Staring Into The Distance

I first noticed the old woman about a year ago. She just sat there, staring at something in the distance, perched on a fallen tree, her back seemingly to the rest of the world.

I asked around, and it turns out she’s been there ever since anyone can remember. Day and night, people pass her, see her in the distance, shrug that she is there again, and move on. But adding it all up, it occurred to me that she never, ever, moves.

The world carries on around her, paying her notice every now and then, but mostly just leaving her to her own thing.

It amazes me that no-one has asked the question.

What’s she doing? Is she okay?

And the more I asked about her, the more people became annoyed at me. They felt like I was accusing them of ignoring an old lady. I guess I was inĀ  way, so I stopped asking, and watched her from a distance.

There we are. Her looking at something, and me looking at her.

I guess it’s creepy in a way, but it would be even creepier if I was a bloke I suppose.
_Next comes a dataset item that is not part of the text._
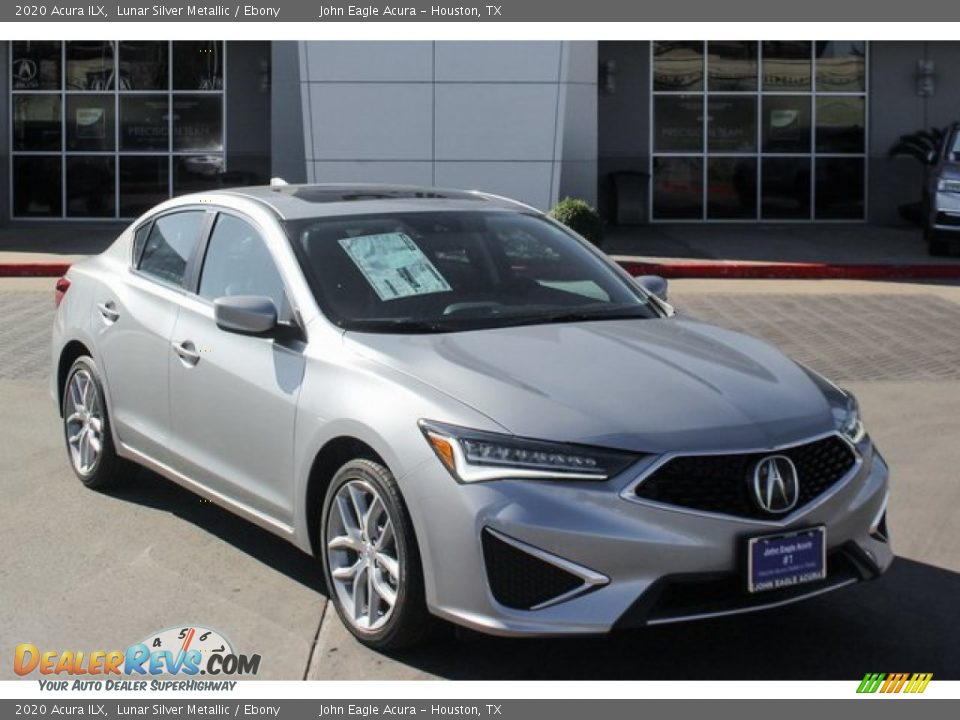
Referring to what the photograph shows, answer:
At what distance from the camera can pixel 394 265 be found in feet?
20.2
Anyway, I’ve decided to do something more than watch. I need an answer. What’s she doing? Why doesn’t she ever move? I’ve been sucked into the mystery too deep. I spend too much of my day just watching her, and it has to stop.

So, here I go.

It’s a weird feeling, like a mix of nerves and excitement. The closer I get, the more intense it all becomes. She’s only a few feet from me now, and it’s like everything behind me no longer exists. I know there a road back there, and beyond that my house, it’s just, I can’t hear the traffic, or feel its presence. All that matters is what’s in front of me.
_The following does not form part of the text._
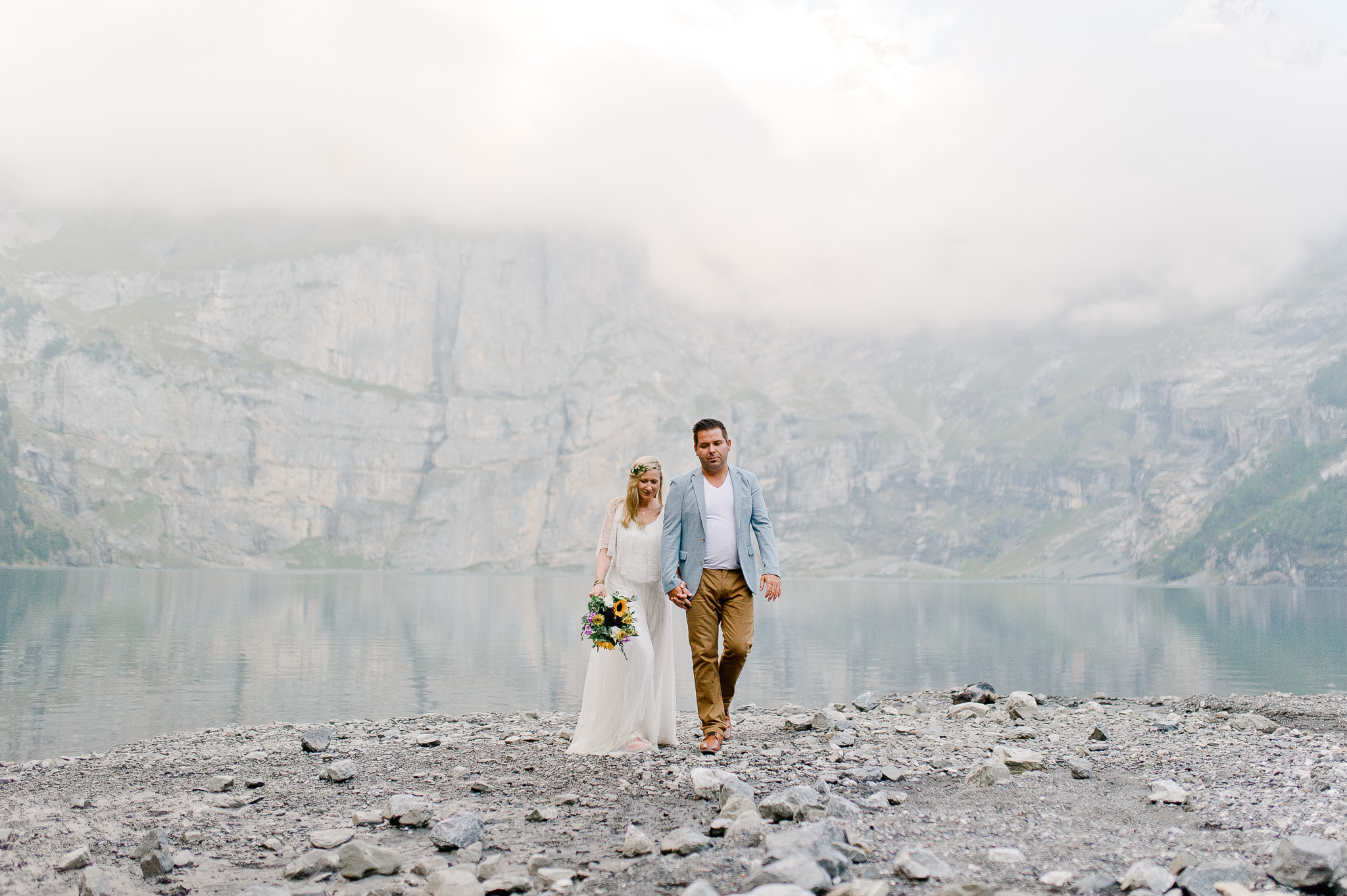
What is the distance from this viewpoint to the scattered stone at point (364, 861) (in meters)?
6.85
So close now I can hear her breathing. She sounds content. It’s not cold here, or damp. It’s the perfect temperature. I can see why she doesn’t want to move.

I’m settling down next to her. Her skin if pale, papery, wrinkled. She smells of lavender. Her eyes are fixed on the distance. She knows I’m here, but she doesn’t care.
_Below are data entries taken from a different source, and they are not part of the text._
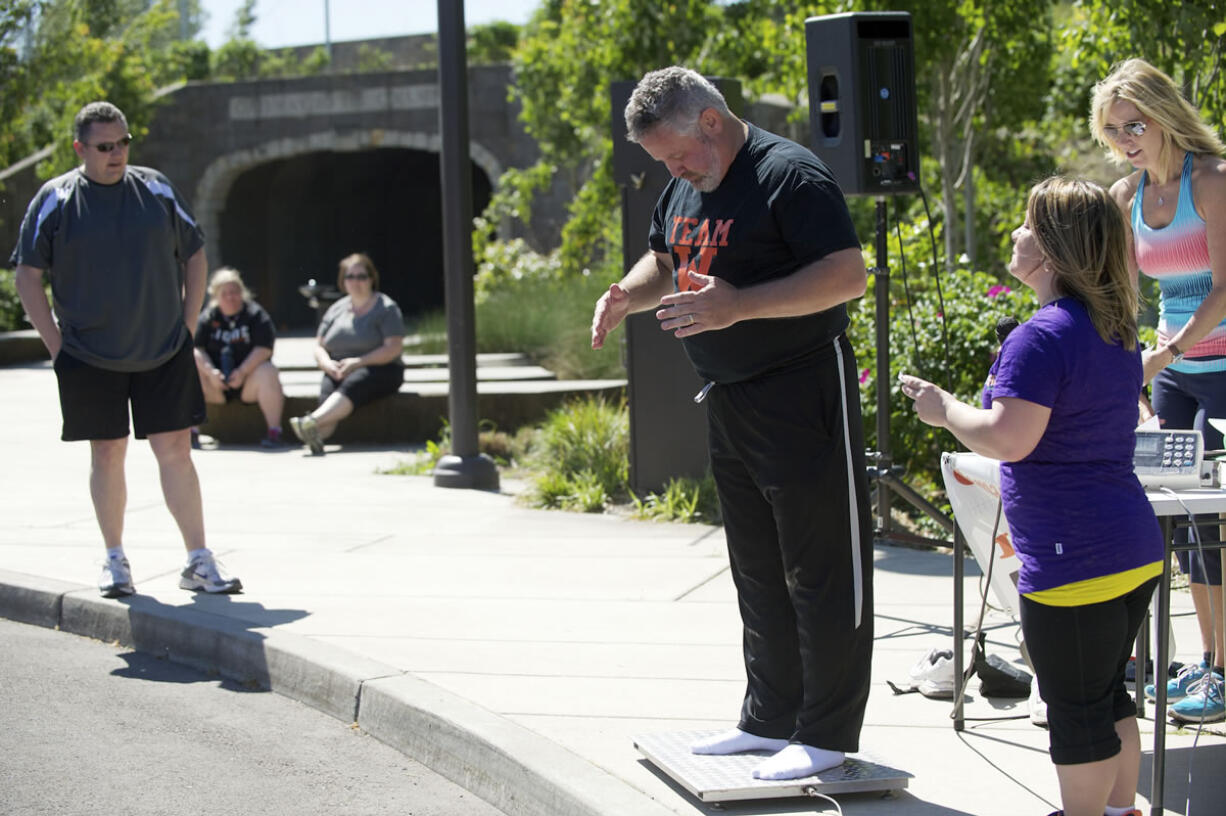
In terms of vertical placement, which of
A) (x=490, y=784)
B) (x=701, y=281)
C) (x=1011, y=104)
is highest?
(x=1011, y=104)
“What are you doing?” I just asked, hearing a frog in my throat croaking through the words.

Her bony wrist slowly rises into the air, a thin, wizened finger extending and pointing.

“I’m watching him.”

I look, and see a man sitting on the ground further into the woods. His back is to us, and he is staring at something in the distance.

Together, we sit in silence, watching him.

There doesn’t seem to be much point in doing anything else ever again.